The moderate opposition forces are currently the only entity actively fighting extremist groups pouring into Syria. Enhanced support to those forces engaged in the fight is needed to sustain their momentum and prevent the establishment of terrorist safe havens throughout north Syria.

So far, US assistance to the Syrian opposition has consisted of nonlethal aid, such as vehicles, blankets, and medical supplies. Other assistance has been approved, but it got blocked by fears that it would end up in the hands of extremists, who have dominated the anti-regime ranks. The Central Intelligence Agency (CIA) has also covertly vetted, trained, and equipped a small number of rebels, as Foreign Policy noted. Meanwhile, the Gulf states have provided substantial military support to extremist groups, leaving the moderate groups vastly outgunned and struggling to rally support among Syrians. 

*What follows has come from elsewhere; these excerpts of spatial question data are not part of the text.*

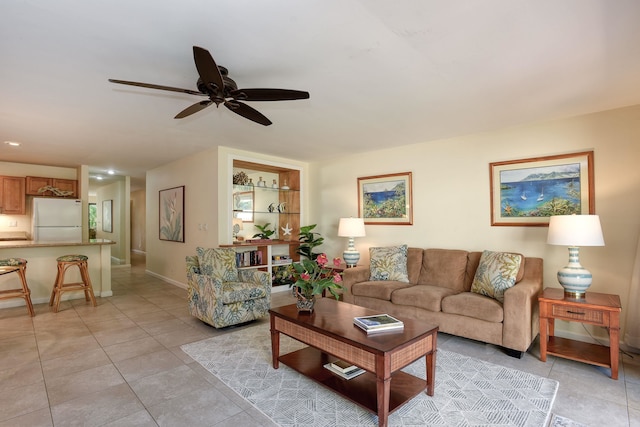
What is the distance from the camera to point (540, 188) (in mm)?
3631

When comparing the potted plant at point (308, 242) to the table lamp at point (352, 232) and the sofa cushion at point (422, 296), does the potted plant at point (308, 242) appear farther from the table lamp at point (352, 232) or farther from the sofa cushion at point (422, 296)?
the sofa cushion at point (422, 296)

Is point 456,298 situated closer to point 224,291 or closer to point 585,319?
point 585,319

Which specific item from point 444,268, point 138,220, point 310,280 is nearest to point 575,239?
point 444,268

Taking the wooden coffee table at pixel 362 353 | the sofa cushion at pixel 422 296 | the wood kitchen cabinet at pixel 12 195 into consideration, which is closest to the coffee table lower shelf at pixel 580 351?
the sofa cushion at pixel 422 296

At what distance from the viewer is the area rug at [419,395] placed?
6.60 ft

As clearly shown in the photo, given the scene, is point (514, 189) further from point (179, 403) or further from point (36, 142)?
point (36, 142)

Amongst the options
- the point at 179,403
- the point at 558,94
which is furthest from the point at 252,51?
the point at 558,94

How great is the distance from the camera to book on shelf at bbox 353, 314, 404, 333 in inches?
85.9

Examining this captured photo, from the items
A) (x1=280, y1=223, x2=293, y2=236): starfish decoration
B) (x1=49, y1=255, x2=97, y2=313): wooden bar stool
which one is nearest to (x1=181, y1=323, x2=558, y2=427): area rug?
(x1=49, y1=255, x2=97, y2=313): wooden bar stool

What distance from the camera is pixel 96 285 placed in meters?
5.27

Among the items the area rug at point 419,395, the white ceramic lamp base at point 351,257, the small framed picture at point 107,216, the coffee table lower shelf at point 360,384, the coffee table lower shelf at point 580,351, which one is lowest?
the area rug at point 419,395

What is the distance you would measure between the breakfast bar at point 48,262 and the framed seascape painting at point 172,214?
3.60 feet

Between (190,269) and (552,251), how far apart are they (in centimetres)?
424

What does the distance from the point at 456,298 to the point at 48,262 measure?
230 inches
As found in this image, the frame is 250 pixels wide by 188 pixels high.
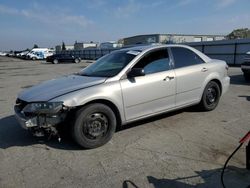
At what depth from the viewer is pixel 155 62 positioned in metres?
5.08

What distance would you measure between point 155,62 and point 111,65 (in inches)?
34.1

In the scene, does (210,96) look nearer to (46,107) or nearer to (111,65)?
(111,65)

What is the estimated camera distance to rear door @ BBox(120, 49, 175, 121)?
4578mm

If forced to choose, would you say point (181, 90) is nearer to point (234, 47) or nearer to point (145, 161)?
point (145, 161)

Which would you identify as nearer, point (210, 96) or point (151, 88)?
point (151, 88)

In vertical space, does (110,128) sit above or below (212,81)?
below

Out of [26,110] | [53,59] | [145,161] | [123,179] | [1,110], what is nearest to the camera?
[123,179]

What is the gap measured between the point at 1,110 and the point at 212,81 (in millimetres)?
5574

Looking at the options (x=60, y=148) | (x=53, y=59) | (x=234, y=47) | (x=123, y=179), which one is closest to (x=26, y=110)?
(x=60, y=148)

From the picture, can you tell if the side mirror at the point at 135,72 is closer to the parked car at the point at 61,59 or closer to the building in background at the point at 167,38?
the parked car at the point at 61,59

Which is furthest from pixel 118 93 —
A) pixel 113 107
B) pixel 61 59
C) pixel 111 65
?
pixel 61 59

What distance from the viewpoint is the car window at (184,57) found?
544 centimetres

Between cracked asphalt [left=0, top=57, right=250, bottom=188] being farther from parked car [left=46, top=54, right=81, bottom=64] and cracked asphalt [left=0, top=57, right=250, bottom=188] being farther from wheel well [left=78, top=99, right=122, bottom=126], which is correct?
parked car [left=46, top=54, right=81, bottom=64]

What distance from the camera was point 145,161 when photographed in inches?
147
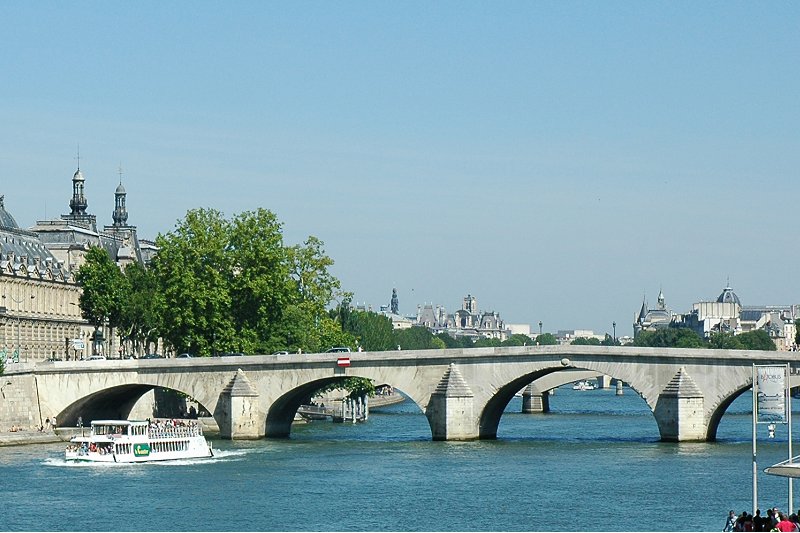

Andrew Tabler, a senior fellow at the Washington Institute for Near East Policy, says the White House remains unconvinced by the SRF. “There’s a lot of skepticism,” he says. “They feel uncomfortable with them.”

The challenge for SRF, as a moderate group, is twofold: to tack away from extremism and to demonstrate itself to be an effective fighting force. But up to now, extremists have been the most effective fighting forces in Syria, Mr. Tabler says, and many moderate groups maintain ties to them. 

Shahbandar insists that this description does not apply to the SNC's armed wing, which justifies expanded Western aid to bolster its fighting capability.  

“The moderate opposition forces are fighting for a Syria that is free and democratic,” he says. Extremist groups “are fighting for a distant ideology that has clearly been rejected by the Syrian people.”